# [Document passage]
┌──
Using T-SQL Snapshot Backup - Are Snapshots Backups?

Introduction

Traditional SQL Server backups can struggle with large databases, resulting in longer backup times and resource contention. T-SQL Snapshot Backup, a new feature in SQL Server 2022, addresses these challenges by allowing storage-based snapshots to be coordinated through T-SQL. This feature delivers faster, more efficient backups, especially for large-scale environments with the most aggressive of recovery objectives.

Anatomy of a Full Backup

Before we start learning about T-SQL Snapshot backup, let’s establish what a backup in SQL Server is. When a backup is initiated in SQL Server, several things occur. Follow along in Figure 1 below; here, you see a database with database files on Disk A and a transaction log file on Disk B.

Let’s go through the process:

  1. A checkpoint runs, stabilizing the database on disk by writing any dirty pages and marking a starting recovery point in the transaction log.
└──
# [Given request 1]
Rewrite the paragraph of the snapshot backup article that begins "Traditional SQL Server backups" as a short bulleted list that keeps its main facts.
# [Given request 2]
Reproduce every one of the entries that follow the snapshot backup article word for word, leaving out the pictures.

# [Excerpted data]
┌──
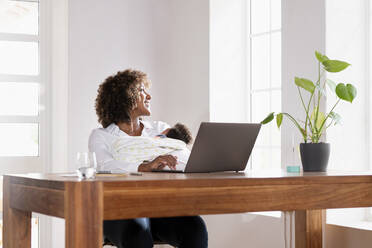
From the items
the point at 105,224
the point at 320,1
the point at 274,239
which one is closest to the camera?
the point at 105,224

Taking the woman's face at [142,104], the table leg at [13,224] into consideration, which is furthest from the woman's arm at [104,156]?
the table leg at [13,224]

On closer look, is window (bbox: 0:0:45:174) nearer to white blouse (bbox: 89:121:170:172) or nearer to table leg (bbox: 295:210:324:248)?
white blouse (bbox: 89:121:170:172)

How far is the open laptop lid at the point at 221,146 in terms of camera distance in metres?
└──
# [Complete output 1]
- Traditional SQL Server backups can struggle with large databases, which leads to longer backup times and resource contention.
- T-SQL Snapshot Backup, new in SQL Server 2022, addresses this by letting storage-based snapshots be coordinated through T-SQL.
- It gives faster, more efficient backups, especially in large-scale environments with the most aggressive recovery objectives.

# [Complete output 2]
From the items
the point at 105,224
the point at 320,1
the point at 274,239
which one is closest to the camera?
the point at 105,224

Taking the woman's face at [142,104], the table leg at [13,224] into consideration, which is furthest from the woman's arm at [104,156]?
the table leg at [13,224]

On closer look, is window (bbox: 0:0:45:174) nearer to white blouse (bbox: 89:121:170:172) or nearer to table leg (bbox: 295:210:324:248)?
white blouse (bbox: 89:121:170:172)

How far is the open laptop lid at the point at 221,146 in terms of camera distance in metres?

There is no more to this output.